Example 1: Simulated binomial data

For an initial example, I simulated 100 data from a binomial distribution \(\text{{Bin}}(10,0.25)\) and fitted a db distribution to that. I set \(\zeta=\)TRUE and \(n_{\text{{top}}}= 10\) (the “conceptual” upper bound). A plot of the resulting fit is shown in Figure 7. The fit is consistent with the other possible values of the probabilities of the various counts.

graphic without alt text
Figure 7: Fit of a db distribution to a sample from a \(\text{{Bin}}(10,0.25)\) distribution. Also shown are the observed proportions, the true binomial probabilities, and the fitted binomial probabilities.

Example 2: The Downloads data

The Downloads data from Weiß (2018) consist of a time series (of length 267) of the observed daily number of downloads of a TeX editor for the period from June 2006 to February 2007. These data are available as Downloads in the CRAN package hmm.discnp. They can also be obtained from the Wiley website https://www.wiley.com/en-gb/An+Introduction+to+Discrete+Valued+Time+Series-p-9781119096962, by clicking on “Downloads” and then on the “Download” button next to “Datasets”. This will provide a zip archive of all of the data sets from Weiß’s book.

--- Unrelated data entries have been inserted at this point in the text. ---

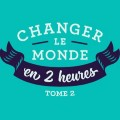 Go to the profile of Changer le monde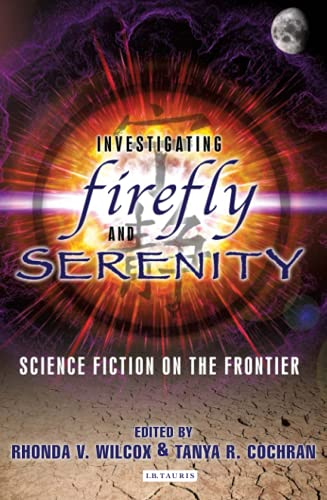 Investigating Firefly and Serenity By Rhonda V. Wilcox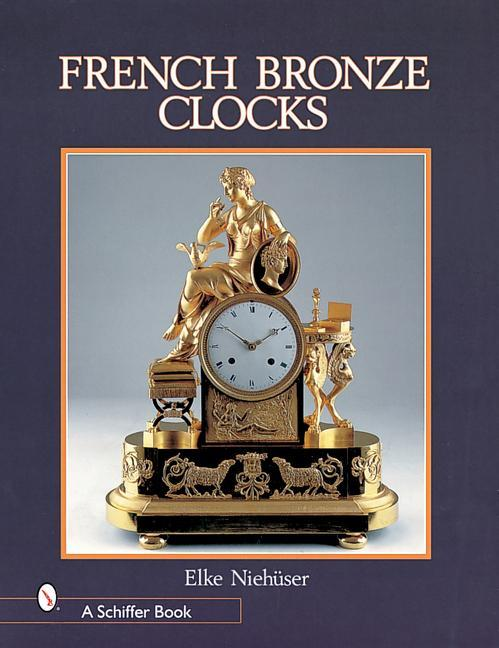 French Bronze Clocks als Buch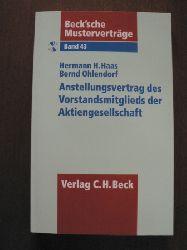 Haas, Hermann H./Ohlendorf, Bernd Beck`sche Musterverträge: Band 43. Anstellungsvertrag des Vorstandsmitglieds der Aktiengesellschaft. Incl. CD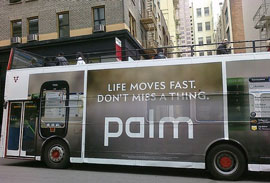 Palm ad on bus: life moves fast, don't miss a thing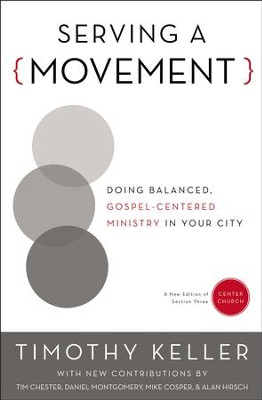 Serving a Movement: Doing Balanced, Gospel-Centered Ministry in Your City - eBook  -     By: Timothy Keller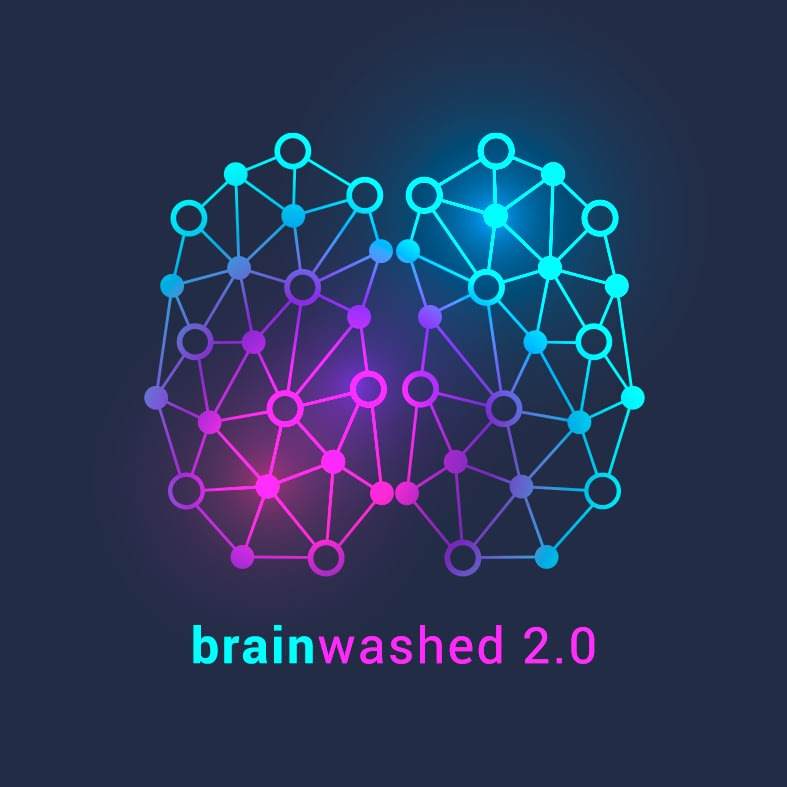 Podcast banner: Brainwashed 2.0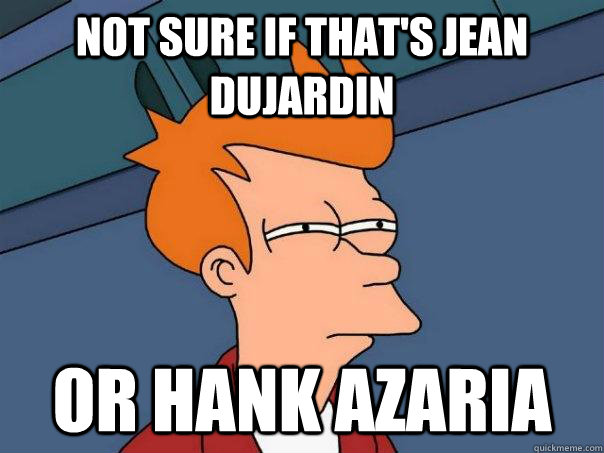 Not sure if that's Jean Dujardin or Hank Azaria - Not sure if that's Jean Dujardin or Hank Azaria  Futurama Fry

Prima facie, it might seem plausible that these data are Poisson-distributed, but they are, in fact, much too overdispersed to be Poisson; the sample mean is 2.401, whereas the sample variance is 7.506. Weiß finds that an INAR(1) (integer-valued autoregressive, \(p=1\)) model provides a good fit. In fitting a db distribution to these data, I took \(\zeta=\) TRUE (zero counts are observed) and \(ntop=15\) (\(1+\) the observed maximum of the data, which is 14). This db fit yields a mean of 2.451 and a variance of 7.461. A plot of this fit is shown in Figure 8. Of course, simply fitting a db distribution is not really appropriate since this treats the data as being i.i.d., and as Weiß’s analysis shows, there is strong evidence of serial dependence in these data. Moreover, a goodness of fit test yields a \(p\)-value of 0.03 (see the help for gof() in the dbd package). One would thereby reject the hypothesis that the fit of the db distribution is adequate at the 0.05 significance level.

In other analyses of these data, the details of which it is inexpedient to discuss here, I have fitted hidden Markov models with marginal db distributions and varying numbers of states to these data. I used both AIC and BIC to select the number of states. Both criteria indicate that a two-state model is optimal, i.e., a model involving serial dependence is chosen over the model in which the data are i.i.d.

graphic without alt text
Figure 8: Fit of a db distribution to the Downloads data from Weiß (2018). Also shown are the observed proportions.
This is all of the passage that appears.